A minor is a secondary field of study, not as comprehensive as the major. Most minors require approximately 18-20 semester units.

Q. Do I need to declare a major before I transfer?

Not all colleges require you to declare a major prior to transfer; however, most universities prefer that you have a declared major. Many universities make admissions determinations based upon the number of lower division major preparatory classes a student has completed. Completing your major preparation prior to transfer will mean you are less likely to take additional time to graduate after transfer. This could also save you money. You should always check with a counselor for help in determining which lower division preparation is necessary for submitting a competitive application.

Q. What is an impacted major?

An impacted major is one that is very popular and for which more applications for admission are received during the priority filing period than the campus can accommodate. If you are applying to a major that is impacted, the GPA for admission may be higher and you may have to complete lower division courses for the major prior to transfer. Impacted majors change from year to year, and vary amongst universities/colleges, so check with your counselor for a list of this year’s impacted programs.

Q. What is CSU GE BREADTH?

This is a general education pattern that students can use to fulfill their lower-division general education requirements for a California State University. A total of 48 semester units are needed to complete the CSU General Education-Breadth requirements. Of the 48 units, 39 can be certified by Ohlone College and the remaining 9 units must be completed in upper-division coursework at the CSU campus. While a grade of “D” is acceptable (except in AREA A and MATH), at least 30 units must be completed with a grade of “C” or better. For more information, please see the Ohlone College Catalog for the current year.

Q. What is IGETC?

The IGETC (Intersegmental General Education Transfer Curriculum) pattern is a general education pattern that community college transfer students can use to fulfill lower-division general education in the CSU system, many colleges in the UC system, or some private colleges, without the need to take additional lower division general education requirements after transfer. The IGETC is not advisable for all students planning to transfer. It is only one way to fulfill the lower division general education requirements of the UC or CSU. Exceptions exist for which IGETC is not appropriate in the UC system. They are: UC Berkeley – several schools and colleges such as business and engineering; UC San Francisco; UC San Diego – Eleanor Roosevelt and Revelle Colleges. For further information, consult your Ohlone College Catalogand discuss with your counselor what option might be best given your specific situation. No grades of “D” are allowed with the IGETC pattern.

Q. What are CSU GE and IGETC certifications?

Students who have completed the CSU general education breadth coursework can request that Ohlone College certify this completion. Of course, students must also complete any additional upper-division general education units specifically required by the CSU campus. Requests for general education certification may be obtained through the Ohlone College Office of Admissions and Records. This should be completed after all general education courses are completed and prior to beginning courses at the transfer institution.

> **Data excerpt**
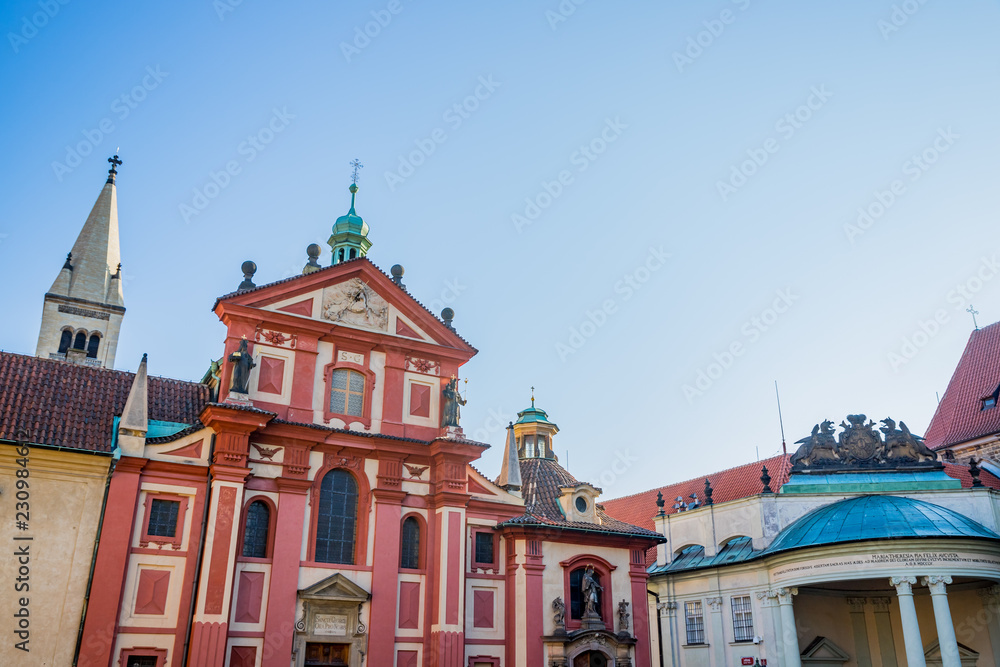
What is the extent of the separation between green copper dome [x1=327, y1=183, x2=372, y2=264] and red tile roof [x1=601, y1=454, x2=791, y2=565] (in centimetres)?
1908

> **Work to complete**
**1.** Answer each question using the transfer FAQ.
(a) About how many semester units do most minors require?
(b) Of the 48 CSU GE Breadth units, how many can Ohlone College certify?
(c) Which grade is not allowed with the IGETC pattern?
**2.** Write a continuation of the transfer FAQ that begins right after its last sentence.
None of the material is needed for these tasks.

> **Exercise responses**
**1.**
(a) Approximately 18-20 semester units.
(b) 39 units.
(c) A grade of "D."

**2.**
Students who are missing a breadth area requirement may request that Ohlone partially certify the CSU GE BREADTH pattern. Students would then be required to complete the remaining general education requirement at the transfer campus according to its own procedures and rules.

Upon completion of all IGETC courses, and before beginning courses at the university, students must request that an IGETC certification be sent to the university they will be attending. Certification of IGETC ensures that a student has completed the entire pattern with a grade of “C” or better (C- is not acceptable).

Q. How do I qualify for financial aid?

The first step in applying for financial aid is to complete and file a FAFSA (Free Application for Federal Student Aid). This can be done at www.fafsa.ed.gov. The FAFSA will allow you to list up to 6 universities. The next step is to contact the financial aid office of the university you are planning to attend. Many universities have a supplemental financial aid application that is required. Financial aid is determined by calculating the families expected contribution and subtracting that from the college’s cost of attendance. The cost of attendance varies from college to college, but your expected family contribution remains the same.

Q. What are the deadlines for financial aid that I need to follow before I transfer?

In order to qualify for the Entitlement CalGrant, you must file your FAFSA before March 2nd. Ohlone College sends the necessary GPA verifications for all students.

Each campus sets its own priority deadlines for financial aid. It is important to contact the financial aid office of the college you plan to attend. Most of the colleges post their deadlines on their financial aid web pages.

Q. Do I have to give my parent’s information if I don’t live with them?

In most cases you will be required to provide financial information on your parents, as federal law expects parents to contribute to their student’s education until the student reaches the age of 24. However, if there are some extreme extenuating circumstances that you think make you an independent student, contact the financial aid office of the college you plan to attend and request a Dependency Override.

Q. Do I have to be a full-time student in order to receive financial aid?

No. For federal student aid, you must be enrolled at least half-time (minimum 6 units). Some colleges offer additional campus-based aid, so, once again, you should check with the Financial Aid Office of the college you plan to attend.

Q. I want to complete my UC / CSU application but the application fees are too much. What can I do?

Fee waivers may be available for most college admissions applicants. Check with the financial Aid Office of the college you plan to attend for instructions on obtaining a fee waiver.